Selected extract:
┏━━

There is insufficient connection between the proved fact of possession of recently stolen property and the ultimate fact of guilty knowledge or belief-or of felonious intent to deprive of ownership-to justify a jury instruction in prosecutions for receiving stolen property that a presumption of guilt arises from the unsatisfactorily explained possession of recently stolen property. However, we do believe that in prosecutions for receipt of stolen property, the trial court may instruct a jury that the unsatisfactorily explained possession of recently stolen property is a circumstance tending to infer knowledge of the unlawful character of the property, and that circumstance taken together with a necessary quantum of other incriminating evidence, may be used by the jury to reach a verdict, in light of their collective common experience, and the circumstances surrounding the case. 15

Appellant argues that the trial court erred in refusing to strike a portion of the following testimony offered by State's witness Sheriff Brown on cross-examination:

'Q. If they (the calves) were in the barn, is there any way you could observe them through an open door or anything of this nature?

┗━━

Extracted records:
┏━━

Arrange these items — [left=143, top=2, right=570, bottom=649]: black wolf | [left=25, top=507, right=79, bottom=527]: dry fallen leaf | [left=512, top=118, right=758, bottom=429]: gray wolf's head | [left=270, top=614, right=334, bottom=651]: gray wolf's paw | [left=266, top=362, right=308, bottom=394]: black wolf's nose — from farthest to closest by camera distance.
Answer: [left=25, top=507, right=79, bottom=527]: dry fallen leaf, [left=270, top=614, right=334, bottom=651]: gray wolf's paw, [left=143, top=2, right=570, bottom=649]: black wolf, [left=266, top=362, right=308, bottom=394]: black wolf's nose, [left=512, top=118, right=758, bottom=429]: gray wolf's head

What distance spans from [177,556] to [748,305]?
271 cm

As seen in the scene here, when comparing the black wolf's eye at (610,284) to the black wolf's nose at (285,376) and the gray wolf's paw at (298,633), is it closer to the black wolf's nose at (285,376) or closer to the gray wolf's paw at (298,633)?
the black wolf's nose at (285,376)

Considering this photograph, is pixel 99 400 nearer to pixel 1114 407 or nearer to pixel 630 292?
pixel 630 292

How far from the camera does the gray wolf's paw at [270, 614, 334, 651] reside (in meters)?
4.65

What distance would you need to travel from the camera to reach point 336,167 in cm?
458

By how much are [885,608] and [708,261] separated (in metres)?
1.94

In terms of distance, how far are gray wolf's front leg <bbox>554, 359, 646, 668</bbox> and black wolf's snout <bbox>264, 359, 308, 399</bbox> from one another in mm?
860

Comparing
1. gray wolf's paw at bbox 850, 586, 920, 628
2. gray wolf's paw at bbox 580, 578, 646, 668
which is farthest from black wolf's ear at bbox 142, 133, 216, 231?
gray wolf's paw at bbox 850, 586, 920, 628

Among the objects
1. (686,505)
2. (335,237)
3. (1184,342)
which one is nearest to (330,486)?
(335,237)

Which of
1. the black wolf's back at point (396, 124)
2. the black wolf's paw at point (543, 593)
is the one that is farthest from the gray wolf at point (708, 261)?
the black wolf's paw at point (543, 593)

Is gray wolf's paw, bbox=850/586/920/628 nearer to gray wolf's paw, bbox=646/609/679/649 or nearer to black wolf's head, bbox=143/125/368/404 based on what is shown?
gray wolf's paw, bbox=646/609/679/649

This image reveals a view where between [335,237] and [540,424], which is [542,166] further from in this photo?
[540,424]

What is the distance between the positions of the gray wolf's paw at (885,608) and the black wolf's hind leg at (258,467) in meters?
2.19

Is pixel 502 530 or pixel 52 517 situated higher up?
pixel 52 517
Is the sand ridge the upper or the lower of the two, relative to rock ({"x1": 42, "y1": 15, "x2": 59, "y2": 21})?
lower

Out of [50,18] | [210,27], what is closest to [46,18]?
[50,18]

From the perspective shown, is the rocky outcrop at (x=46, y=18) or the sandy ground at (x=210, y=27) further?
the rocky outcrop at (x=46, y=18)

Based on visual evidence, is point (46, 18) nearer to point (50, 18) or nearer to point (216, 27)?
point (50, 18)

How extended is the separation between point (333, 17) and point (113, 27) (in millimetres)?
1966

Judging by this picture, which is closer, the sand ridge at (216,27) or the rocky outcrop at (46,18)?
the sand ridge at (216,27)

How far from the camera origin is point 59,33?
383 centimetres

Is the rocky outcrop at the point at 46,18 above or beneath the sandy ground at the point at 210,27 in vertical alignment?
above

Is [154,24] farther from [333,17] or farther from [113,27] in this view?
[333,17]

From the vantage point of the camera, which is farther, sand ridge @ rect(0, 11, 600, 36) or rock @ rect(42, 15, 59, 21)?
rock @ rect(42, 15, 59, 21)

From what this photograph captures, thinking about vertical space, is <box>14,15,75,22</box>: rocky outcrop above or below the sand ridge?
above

┗━━

Work to do:
A. According to the stolen-property excerpt, why may a jury not be told that a presumption of guilt arises from unsatisfactorily explained possession of recently stolen property? Answer in one to three sentences.
B. Return everything in the stolen-property excerpt from "Appellant argues that" down to "of this nature?", copied word for word.
The lines were taken from a source separate from the stolen-property excerpt.

The results:
A. The connection between the proved fact of possessing recently stolen property and the ultimate fact of guilty knowledge or belief, or of felonious intent to deprive of ownership, is insufficient. That weak link does not justify such a presumption instruction in prosecutions for receiving stolen property.

B.
Appellant argues that the trial court erred in refusing to strike a portion of the following testimony offered by State's witness Sheriff Brown on cross-examination:

'Q. If they (the calves) were in the barn, is there any way you could observe them through an open door or anything of this nature?